Indulge in this Silky Autumn Cheesecake featuring Crunchy Maple Pecans

Smooth, aromatic and perfectly sweetened, this delightful dessert captures autumnal comfort. I avoid tinned pumpkin – the taste is bland and thin – so I recommend to roast your own pumpkin. Roasting enhances the inherent sugars and reduces extra liquid, resulting in a deep, aromatic mash which adds genuine complexity. Golden nut brittle completes the dessert: golden, nutty and offering a satisfying crisp against the smooth filling.

Autumn Cheesecake and Crunchy Pecan Topping

For 200g pumpkin puree, chop fresh pumpkin pieces into chunks, cook, with a cover, in a hot oven until soft but not browned. Process until smooth.

Prep 10 minutes
Cook about 1¾ hours
Cool 1 hour
Chill at least 6 hours
Serves 8 to 10

Base Ingredients

  • gingersnap cookies
  • rich butter, melted, and some for coating
  • sea salt

Creamy Layer

  • full-fat cream cheese
  • white sugar
  • Finely grated zest of 1 orange
  • 200g pumpkin puree (as described above)
  • thickener
  • ¾ tsp ground cinnamon
  • warm ginger
  • ¼ tsp ground nutmeg
  • ⅛ tsp ground cloves
  • room-temperature eggs, at room temperature
  • 100ml soured cream
  • vanilla

Pecan Garnish

  • maple sweetener
  • sugar
  • nut pieces, roughly chopped
  • 1 large pinch flaky sea salt
  • heavy cream

Set the oven to 185C (165C fan) then butter the base and sides using a cake tin. Using a processor the cookies until crumbly, transfer to a medium bowl. Add the melted butter and salt, stir so the crumbs are evenly damp. Transfer to the buttered container, even it out, cook briefly, then remove and leave to cool.
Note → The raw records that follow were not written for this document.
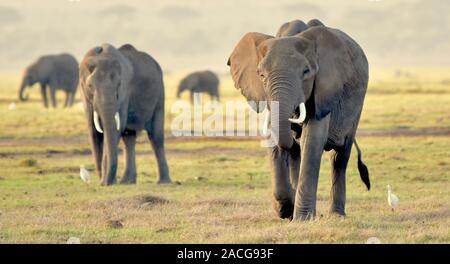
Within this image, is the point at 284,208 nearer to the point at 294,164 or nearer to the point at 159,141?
the point at 294,164

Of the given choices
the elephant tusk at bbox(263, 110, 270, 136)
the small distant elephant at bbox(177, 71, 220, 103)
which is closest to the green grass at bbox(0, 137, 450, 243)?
the elephant tusk at bbox(263, 110, 270, 136)

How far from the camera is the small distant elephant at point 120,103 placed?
67.3ft

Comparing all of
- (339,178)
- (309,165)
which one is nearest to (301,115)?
(309,165)

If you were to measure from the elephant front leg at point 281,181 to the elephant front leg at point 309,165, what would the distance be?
0.40 m

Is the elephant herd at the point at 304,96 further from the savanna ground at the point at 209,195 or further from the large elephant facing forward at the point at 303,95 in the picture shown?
the savanna ground at the point at 209,195

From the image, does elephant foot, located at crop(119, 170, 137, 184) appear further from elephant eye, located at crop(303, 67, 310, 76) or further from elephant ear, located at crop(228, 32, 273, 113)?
elephant eye, located at crop(303, 67, 310, 76)

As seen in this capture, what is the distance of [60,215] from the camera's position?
1592 cm

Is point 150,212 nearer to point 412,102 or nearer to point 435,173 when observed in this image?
point 435,173

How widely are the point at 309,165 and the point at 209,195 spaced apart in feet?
17.4

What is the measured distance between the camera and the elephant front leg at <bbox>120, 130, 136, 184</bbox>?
21.4m

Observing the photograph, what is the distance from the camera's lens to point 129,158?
71.3 ft

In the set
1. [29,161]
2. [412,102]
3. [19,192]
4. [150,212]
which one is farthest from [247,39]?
[412,102]

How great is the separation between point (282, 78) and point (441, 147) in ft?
47.9

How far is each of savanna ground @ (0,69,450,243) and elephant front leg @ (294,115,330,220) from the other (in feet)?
0.86
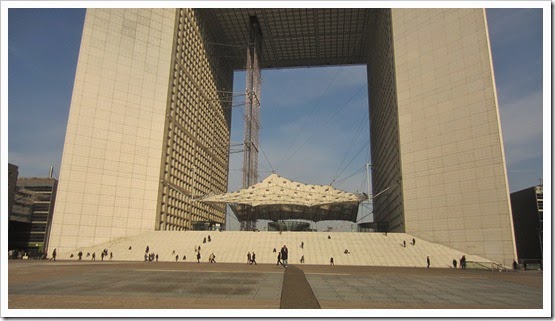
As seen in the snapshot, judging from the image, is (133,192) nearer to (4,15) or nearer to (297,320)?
(4,15)

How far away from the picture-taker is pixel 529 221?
7406 cm

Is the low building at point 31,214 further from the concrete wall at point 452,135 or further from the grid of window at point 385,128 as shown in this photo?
→ the concrete wall at point 452,135

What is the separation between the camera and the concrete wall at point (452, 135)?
131 ft

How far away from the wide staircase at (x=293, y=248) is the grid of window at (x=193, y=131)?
983cm

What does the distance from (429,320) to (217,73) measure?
78918mm

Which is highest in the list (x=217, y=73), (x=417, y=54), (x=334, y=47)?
(x=334, y=47)

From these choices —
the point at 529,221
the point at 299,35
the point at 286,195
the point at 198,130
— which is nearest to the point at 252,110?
the point at 198,130

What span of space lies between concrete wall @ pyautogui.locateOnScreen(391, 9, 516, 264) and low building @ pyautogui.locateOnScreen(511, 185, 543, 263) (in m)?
39.2

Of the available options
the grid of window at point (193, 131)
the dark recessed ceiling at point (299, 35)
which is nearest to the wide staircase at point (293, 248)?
the grid of window at point (193, 131)

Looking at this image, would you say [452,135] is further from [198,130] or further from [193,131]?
[198,130]

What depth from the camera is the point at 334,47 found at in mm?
81562

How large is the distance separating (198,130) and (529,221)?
68115 mm

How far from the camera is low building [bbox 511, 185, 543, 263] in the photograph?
71.4 metres

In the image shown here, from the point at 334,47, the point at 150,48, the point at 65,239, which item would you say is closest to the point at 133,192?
the point at 65,239
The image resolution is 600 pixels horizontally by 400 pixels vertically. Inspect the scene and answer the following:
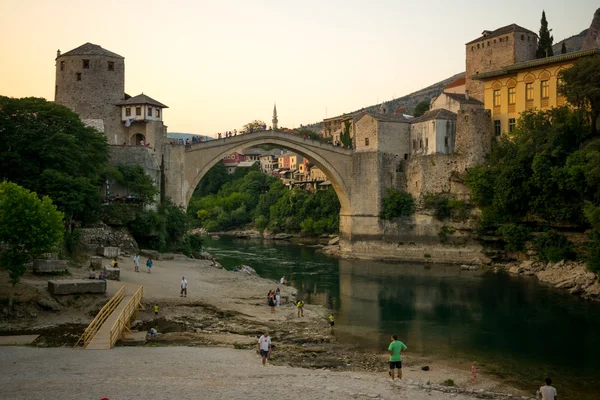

Turn down the oven temperature to 175C (155C fan). At the same time, place the cream cheese, sugar and orange zest into a mixer bowl, mix on low speed slowly to a creamy texture. Incorporate the pumpkin puree, cornflour and spices, then mix gently well mixed. Mix in eggs separately, incorporating fully one by one, follow with the cream and extract, mix until smooth.

Transfer the pumpkin filling onto the prepared crust level it out with a tool. Give it a gentle shake on a surface to remove bubbles, then cook the dessert in the middle of the oven until set until the edges are set and a soft center. Switch off the heat, keep the oven slightly open allowing it to cool for 60 minutes. After cooling, cool in the fridge (or longer), until fully chilled.

Meanwhile, prepare the brittle (ahead of time). Set the oven to a high temperature and prepare a baking sheet with parchment. Combine the ingredients in a small saucepan and stir gently gently for about a minute. Stir in the nuts and salt, take off the stove and spread on the tray. Bake for about eight minutes, until golden and bubbly, then remove and leave to cool. After cooling completely, chop into irregular pieces keeping in a sealed jar frozen.

Release the cake from its tin move to a plate. Whip the cream to a light consistency, then spoon over the center with a clear edge. Sprinkle the brittle over the top, offering more on the side.

Julie Graham
Julie Graham

A passionate traveler and writer with over a decade of experience exploring Canada's diverse landscapes and cultures.